Three pieces of work, Steady-State Heat Equation for thermal conductivity, Laplace's Equation for electric charge distribution, and Convolution for image processing, are discussed to illustrate the potential of multithreaded parallel programming using CUDA/GPU technology. However, at first the computing systems used in this study are introduced.

# 5.1 Computing Platform

### 5.1.1 Software Used

Linux Debian 7.0 operating system and GNU Compiler Collection (GCC) version 4.6.3 are used. CUDA is configured following the instructions provided in NVIDIA Developer Zone (URL: https://developer.nvidia.com/cuda-downloads). NVIDIA developed the parallel computing platform and programming model CUDA to program GPUs [21, 22]. CUDA provides access to the virtual instruction set and memory of CUDA GPUs. CUDA makes GPUs accessible for computation like CPUs. GPUs have a parallel throughput architecture that emphasizes executing many concurrent threads slowly, rather than executing a single thread very quickly. This approach of solving general-purpose problems on GPUs is known as GPU. The CUDA platform is accessible to software developers through CUDA-accelerated libraries, compiler directives (such as OpenACC), and extensions to industry-standard programming languages, including C, C++, and Fortran.

#### 5.1.2 Hardware Used

The simulation models in a CUDA server, CPU with generalpurpose GPU (GPGPU) card, are run. Important parameters of the CPU and the GPU are listed in Table 1.

#### **Table 2. Important System Parameters**

| CPU                                     | GPGPU                          |  |  |
|-----------------------------------------|--------------------------------|--|--|
| • Processor: Intel Xeon<br>E5506        | • Type: NVIDIA Tesla<br>C2075  |  |  |
| • Cores: 2 x Quad-Core                  | • Cores: 14 x 32 Cores         |  |  |
| • Clock Speed: 2.13 GHz                 | • RAM: 6GB GDDR5               |  |  |
| • RAM: 8GB DDR3                         | • RAM Speed: 1.5 GHz           |  |  |
| • Max. Memory Bandwidth:<br>19.2 GB/sec | • RAM Bandwidth: 144<br>GB/sec |  |  |
| • OS: Linux (Debian)                    | • OS: Not applicable           |  |  |

### 5.2 Solving Steady State Heat Equation

First, a CUDA accelerated parallel programming technique is presented to solve steady state heat equation [23, 24]. Let's consider the heat flow in a one-dimensional uniform bar. If two nearby points on the rod, separately by a small distance d are at temperatures t1 on the left and t2 on the right, then the heat flow from left to right between these points is proportional to the temperature difference and inversely proportional to the distance as shown in Equation 1.
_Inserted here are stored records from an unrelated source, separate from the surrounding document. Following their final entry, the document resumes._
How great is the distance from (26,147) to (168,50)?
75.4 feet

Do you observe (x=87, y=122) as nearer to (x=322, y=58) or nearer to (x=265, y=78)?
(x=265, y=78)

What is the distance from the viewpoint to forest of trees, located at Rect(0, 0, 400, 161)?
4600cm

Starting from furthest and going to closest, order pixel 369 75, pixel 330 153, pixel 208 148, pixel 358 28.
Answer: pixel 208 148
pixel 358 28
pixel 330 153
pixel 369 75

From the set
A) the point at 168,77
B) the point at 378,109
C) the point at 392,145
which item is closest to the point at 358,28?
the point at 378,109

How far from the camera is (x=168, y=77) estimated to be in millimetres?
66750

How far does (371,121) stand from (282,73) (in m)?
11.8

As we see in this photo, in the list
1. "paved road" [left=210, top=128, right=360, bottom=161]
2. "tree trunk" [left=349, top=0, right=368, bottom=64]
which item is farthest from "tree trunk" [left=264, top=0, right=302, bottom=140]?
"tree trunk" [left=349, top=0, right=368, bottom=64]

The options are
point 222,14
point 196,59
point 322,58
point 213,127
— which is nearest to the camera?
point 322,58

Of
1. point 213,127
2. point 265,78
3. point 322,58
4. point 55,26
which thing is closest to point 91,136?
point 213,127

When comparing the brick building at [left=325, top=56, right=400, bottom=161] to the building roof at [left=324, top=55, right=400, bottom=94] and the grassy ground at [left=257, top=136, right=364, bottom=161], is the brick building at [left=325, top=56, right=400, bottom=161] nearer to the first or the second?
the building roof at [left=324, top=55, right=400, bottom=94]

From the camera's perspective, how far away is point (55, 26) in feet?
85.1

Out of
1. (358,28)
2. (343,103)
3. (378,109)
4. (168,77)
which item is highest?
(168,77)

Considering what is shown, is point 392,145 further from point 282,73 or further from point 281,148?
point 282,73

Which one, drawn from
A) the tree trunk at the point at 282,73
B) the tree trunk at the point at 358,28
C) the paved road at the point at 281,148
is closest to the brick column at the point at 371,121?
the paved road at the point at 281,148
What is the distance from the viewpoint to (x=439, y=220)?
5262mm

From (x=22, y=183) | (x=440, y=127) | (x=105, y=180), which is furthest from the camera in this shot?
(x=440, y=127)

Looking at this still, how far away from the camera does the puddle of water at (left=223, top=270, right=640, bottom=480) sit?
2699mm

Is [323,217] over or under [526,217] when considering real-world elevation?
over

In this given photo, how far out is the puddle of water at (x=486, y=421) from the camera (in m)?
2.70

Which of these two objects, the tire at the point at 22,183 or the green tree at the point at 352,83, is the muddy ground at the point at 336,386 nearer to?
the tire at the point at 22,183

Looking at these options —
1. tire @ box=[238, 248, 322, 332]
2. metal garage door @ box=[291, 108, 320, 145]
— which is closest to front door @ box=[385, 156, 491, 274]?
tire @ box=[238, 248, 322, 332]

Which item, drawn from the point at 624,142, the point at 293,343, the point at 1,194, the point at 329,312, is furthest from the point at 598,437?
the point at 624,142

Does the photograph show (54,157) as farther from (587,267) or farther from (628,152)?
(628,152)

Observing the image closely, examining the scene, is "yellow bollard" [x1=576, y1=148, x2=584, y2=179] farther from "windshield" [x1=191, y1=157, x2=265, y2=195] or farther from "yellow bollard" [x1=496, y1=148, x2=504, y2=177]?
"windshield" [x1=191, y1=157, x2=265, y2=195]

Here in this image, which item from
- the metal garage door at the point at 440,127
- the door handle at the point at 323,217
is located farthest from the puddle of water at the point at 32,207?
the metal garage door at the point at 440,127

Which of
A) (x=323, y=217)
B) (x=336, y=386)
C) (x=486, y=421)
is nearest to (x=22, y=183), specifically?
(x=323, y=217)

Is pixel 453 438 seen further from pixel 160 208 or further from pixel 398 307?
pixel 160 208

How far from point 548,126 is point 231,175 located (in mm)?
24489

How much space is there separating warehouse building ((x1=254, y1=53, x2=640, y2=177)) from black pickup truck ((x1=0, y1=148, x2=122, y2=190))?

Amount of heat per unit time = k(t1 - t2)/d (1) .....(1)

Where, the constant of proportionality k is the thermal conductivity and it depends only on the materials that make up the rod. Now, the discrete approach of heat conduction on a 2D surface is explained. Consider a physical region (width w \* height h) that is covered with a grid of m \* n nodes (see Figure 2). An m \* n array A is used to record the temperature of each node. The correspondence between array indices and locations in the region is suggested by giving the indices of the four corners:





The steady state solution to the discrete heat equation satisfies the following condition (see Equation 2) at an interior grid point:

 $A [x, y] = (1/4) * (A [x-1, y] + A [x+1, y] + A [x, y+1] + A [x, y-1]) \dots (2)$ 

Where, [x, y] is the index of the grid point, [x-1, y] is the index of its immediate neighbor to the "left/west", and so on. Given an approximate solution of the steady state heat equation, a "better" solution is given by replacing each interior point by the average of its 4 neighbors – i.e., by using the condition as an assignment statement (see Equation 3):

| А  | [x, y]  | <= | (1/4) | * (a | [x-1, | y] + | A [x+] | 1, y] + | - A [x | x, y+1] | + A |
|----|---------|----|-------|------|-------|------|--------|---------|--------|---------|-----|
| [x | , y-1]) |    |       |      |       |      |        |         |        |         | (3) |

If this process is repeated often enough, the difference between successive estimates of the solution will go to zero (or close to zero). In the main loop, after calculating each new A[x, y] value, it is checked if the value is in the acceptable range or not. This approach is used in the experiments. However, using parallel programming like CUDA/C, the sequential loop into parallel equivalent threads is converted and run them concurrently on the GPU cores. The main loop in CUDA/C is shown in Figure 3.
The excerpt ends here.